Their treatment stands in stark contrast to the Russian narrative. These men are held under internationally monitored conditions. They are registered, fed, medically treated, and crucially recognised as prisoners of war under the Geneva Conventions.

Captured (documentary):

The contrast is instructive. Ukraine, despite fighting for its survival, has largely adhered to international humanitarian law. Russia, by contrast, has weaponised the law itself, selectively applying, distorting, or discarding it to serve political ends. The case of Hayden Davies fits squarely within this pattern.
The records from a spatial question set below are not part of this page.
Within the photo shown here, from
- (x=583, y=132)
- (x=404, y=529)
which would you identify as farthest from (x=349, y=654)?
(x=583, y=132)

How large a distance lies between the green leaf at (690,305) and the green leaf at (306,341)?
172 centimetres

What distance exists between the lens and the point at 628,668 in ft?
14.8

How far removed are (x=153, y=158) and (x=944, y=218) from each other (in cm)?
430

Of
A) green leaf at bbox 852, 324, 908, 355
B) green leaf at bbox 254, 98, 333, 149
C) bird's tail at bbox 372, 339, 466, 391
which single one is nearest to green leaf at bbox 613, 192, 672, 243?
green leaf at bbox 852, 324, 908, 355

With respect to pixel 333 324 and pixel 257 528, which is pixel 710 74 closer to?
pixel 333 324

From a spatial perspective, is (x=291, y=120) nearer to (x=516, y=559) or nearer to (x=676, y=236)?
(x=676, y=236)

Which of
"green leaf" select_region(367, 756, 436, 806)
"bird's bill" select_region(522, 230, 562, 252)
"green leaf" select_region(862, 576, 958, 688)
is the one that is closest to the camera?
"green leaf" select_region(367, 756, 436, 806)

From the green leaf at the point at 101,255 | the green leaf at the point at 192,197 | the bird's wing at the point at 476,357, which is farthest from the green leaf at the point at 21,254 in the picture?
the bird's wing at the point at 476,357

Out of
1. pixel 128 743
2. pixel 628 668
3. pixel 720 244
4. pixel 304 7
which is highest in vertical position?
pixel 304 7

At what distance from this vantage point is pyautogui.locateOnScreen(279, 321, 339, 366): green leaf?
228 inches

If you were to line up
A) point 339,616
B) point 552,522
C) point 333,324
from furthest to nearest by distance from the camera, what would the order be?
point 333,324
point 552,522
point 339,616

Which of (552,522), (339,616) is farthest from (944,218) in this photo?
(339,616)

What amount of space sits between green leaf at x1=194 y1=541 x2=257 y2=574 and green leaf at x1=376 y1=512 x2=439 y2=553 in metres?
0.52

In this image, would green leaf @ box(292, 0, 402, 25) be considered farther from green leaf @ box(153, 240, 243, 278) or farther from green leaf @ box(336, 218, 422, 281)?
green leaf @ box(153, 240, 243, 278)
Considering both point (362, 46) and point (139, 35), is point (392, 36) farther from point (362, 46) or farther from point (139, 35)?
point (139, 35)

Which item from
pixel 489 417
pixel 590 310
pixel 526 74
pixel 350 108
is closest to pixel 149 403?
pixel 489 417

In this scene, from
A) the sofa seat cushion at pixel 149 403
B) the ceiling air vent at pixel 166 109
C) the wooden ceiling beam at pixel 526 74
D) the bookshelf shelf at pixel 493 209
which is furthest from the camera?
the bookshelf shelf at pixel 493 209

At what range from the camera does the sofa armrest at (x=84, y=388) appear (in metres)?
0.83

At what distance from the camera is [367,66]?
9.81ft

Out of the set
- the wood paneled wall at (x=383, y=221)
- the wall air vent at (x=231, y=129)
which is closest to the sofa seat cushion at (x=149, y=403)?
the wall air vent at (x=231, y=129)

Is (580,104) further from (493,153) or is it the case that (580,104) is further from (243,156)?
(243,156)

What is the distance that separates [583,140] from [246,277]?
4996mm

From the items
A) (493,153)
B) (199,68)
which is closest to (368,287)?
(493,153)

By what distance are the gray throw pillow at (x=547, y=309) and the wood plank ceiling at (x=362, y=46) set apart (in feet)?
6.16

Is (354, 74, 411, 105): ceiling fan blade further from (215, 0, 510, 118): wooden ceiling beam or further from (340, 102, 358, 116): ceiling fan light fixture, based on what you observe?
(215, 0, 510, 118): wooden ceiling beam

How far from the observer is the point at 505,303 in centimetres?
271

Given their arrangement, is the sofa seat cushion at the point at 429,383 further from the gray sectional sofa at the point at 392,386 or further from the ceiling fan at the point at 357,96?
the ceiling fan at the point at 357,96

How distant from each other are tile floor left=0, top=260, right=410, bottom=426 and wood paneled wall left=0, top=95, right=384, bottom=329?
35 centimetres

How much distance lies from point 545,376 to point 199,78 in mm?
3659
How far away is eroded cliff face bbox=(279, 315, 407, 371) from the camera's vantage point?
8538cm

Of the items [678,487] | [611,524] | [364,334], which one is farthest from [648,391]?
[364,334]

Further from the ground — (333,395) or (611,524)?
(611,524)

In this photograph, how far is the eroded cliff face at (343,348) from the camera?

For Britain and the wider West, the implications are serious. If Russia is permitted to arbitrarily redefine lawful combatants as mercenaries, the protections underpinning the laws of armed conflict begin to erode. Today it is Ukraine. Tomorrow, it could be any conflict in which British citizens serve alongside allied forces, whether under UN mandates, coalition operations, or bilateral defence agreements.

Hayden Davies’ imprisonment is a direct challenge to the rules-based international order, and it extends far beyond one man. It affects every foreign passport holder who has chosen to live in Ukraine, to defend it, or who has built a family and a future there. If lawful combatants can be arbitrarily redefined as mercenaries, nationality itself becomes a liability, and the protections of international law become conditional.

The UK, alongside its allies, must respond accordingly. not with statements alone, but with consequences. International law cannot become optional. When it is selectively applied or deliberately distorted, it is not only prisoners who are endangered, but the entire system designed to protect civilians, combatants, and non-combatants alike in times of war.

Yet there is a narrow and important note of hope. Now that Davies has been formally sentenced, he may be eligible for inclusion in future prisoner exchange mechanisms, a process that, however imperfect, remains one of the few pathways to securing the return of unlawfully detained individuals. History shows that even in the darkest moments of this war, exchanges have brought people home, myself included.

Justice in this case may yet come not through the courts of an occupying power, but through sustained international pressure, legal clarity, and coordinated diplomacy. If the rules-based order is to mean anything, it must protect all those who stand within it, regardless of the passport they carry, including those held in Ukraine.